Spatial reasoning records
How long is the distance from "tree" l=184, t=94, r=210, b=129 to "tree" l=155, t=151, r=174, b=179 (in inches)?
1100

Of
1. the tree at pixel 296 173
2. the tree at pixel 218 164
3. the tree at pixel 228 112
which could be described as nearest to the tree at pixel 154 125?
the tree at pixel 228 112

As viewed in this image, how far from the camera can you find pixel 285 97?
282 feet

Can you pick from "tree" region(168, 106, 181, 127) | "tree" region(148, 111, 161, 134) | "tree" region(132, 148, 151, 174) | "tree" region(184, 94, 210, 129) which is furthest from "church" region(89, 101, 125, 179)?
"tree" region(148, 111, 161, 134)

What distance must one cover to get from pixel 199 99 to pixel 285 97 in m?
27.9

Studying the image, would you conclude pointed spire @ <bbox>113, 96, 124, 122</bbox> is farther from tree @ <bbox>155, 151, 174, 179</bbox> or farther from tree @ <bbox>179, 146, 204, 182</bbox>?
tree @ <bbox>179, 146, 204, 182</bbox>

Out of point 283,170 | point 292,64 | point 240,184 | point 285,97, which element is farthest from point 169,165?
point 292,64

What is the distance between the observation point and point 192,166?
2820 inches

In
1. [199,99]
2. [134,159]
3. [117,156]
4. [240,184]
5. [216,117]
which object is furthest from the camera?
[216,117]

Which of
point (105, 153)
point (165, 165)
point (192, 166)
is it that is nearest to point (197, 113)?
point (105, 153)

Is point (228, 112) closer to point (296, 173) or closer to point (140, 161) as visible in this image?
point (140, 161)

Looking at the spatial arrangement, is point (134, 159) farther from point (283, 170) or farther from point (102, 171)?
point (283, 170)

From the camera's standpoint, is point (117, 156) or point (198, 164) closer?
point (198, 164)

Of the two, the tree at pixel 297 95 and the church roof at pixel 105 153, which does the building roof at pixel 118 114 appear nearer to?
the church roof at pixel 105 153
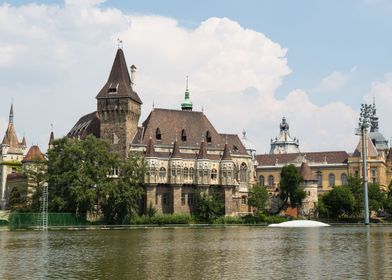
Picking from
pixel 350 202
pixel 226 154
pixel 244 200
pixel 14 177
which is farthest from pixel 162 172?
pixel 14 177

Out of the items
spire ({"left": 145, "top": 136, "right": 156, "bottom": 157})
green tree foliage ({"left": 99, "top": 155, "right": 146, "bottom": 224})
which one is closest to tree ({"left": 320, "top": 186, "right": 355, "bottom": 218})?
spire ({"left": 145, "top": 136, "right": 156, "bottom": 157})

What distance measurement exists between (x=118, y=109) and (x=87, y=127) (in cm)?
1021

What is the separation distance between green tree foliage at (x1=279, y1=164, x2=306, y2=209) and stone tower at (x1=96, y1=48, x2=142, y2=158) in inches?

What needs to be done »
Without including any picture, repeat the data exactly.

Exercise result »
How long is the distance from "tree" l=184, t=94, r=210, b=129 to "tree" l=155, t=151, r=174, b=179 (in inches)?
1100

Of
1. the tree at pixel 296 173
2. the tree at pixel 218 164
3. the tree at pixel 228 112
which could be described as nearest to the tree at pixel 154 125?
the tree at pixel 228 112

As viewed in this image, how far from the camera can you find pixel 285 97?
282 feet

Can you pick from "tree" region(168, 106, 181, 127) | "tree" region(148, 111, 161, 134) | "tree" region(132, 148, 151, 174) | "tree" region(184, 94, 210, 129) which is furthest from "church" region(89, 101, 125, 179)?
"tree" region(148, 111, 161, 134)

What distance must one cover to get from pixel 199 99 to pixel 285 97 in m?
27.9

Studying the image, would you conclude pointed spire @ <bbox>113, 96, 124, 122</bbox> is farther from tree @ <bbox>155, 151, 174, 179</bbox> or farther from tree @ <bbox>179, 146, 204, 182</bbox>?
tree @ <bbox>179, 146, 204, 182</bbox>

Out of point 283,170 | point 292,64 | point 240,184 | point 285,97, which element is farthest from point 169,165?
point 292,64

What is the distance between the observation point and point 192,166?
2820 inches

In
1. [199,99]
2. [134,159]
3. [117,156]
4. [240,184]
5. [216,117]
which object is furthest from the camera?
[216,117]

Which of
point (105, 153)
point (165, 165)
point (192, 166)
is it that is nearest to point (197, 113)?
point (105, 153)

Is point (228, 112) closer to point (296, 173) or closer to point (140, 161) as visible in this image?
point (140, 161)

Looking at the spatial arrangement, is point (134, 159) farther from point (283, 170) or farther from point (102, 171)?
point (283, 170)

From the camera's standpoint, is point (117, 156) or point (198, 164) closer?
point (198, 164)

Of the two, the tree at pixel 297 95 and the church roof at pixel 105 153, which does the building roof at pixel 118 114 appear nearer to?
the church roof at pixel 105 153
Picking from
pixel 350 202
pixel 226 154
pixel 244 200
pixel 14 177
which is farthest from pixel 162 172?
pixel 14 177

Out of the items
spire ({"left": 145, "top": 136, "right": 156, "bottom": 157})
green tree foliage ({"left": 99, "top": 155, "right": 146, "bottom": 224})
which one is closest to tree ({"left": 320, "top": 186, "right": 355, "bottom": 218})?
spire ({"left": 145, "top": 136, "right": 156, "bottom": 157})

What distance measurement exists between (x=118, y=109) and (x=87, y=127) (in cm)?
1021

What is the separation distance between green tree foliage at (x1=279, y1=164, x2=306, y2=209) and stone tower at (x1=96, y1=48, x2=142, y2=158) in inches?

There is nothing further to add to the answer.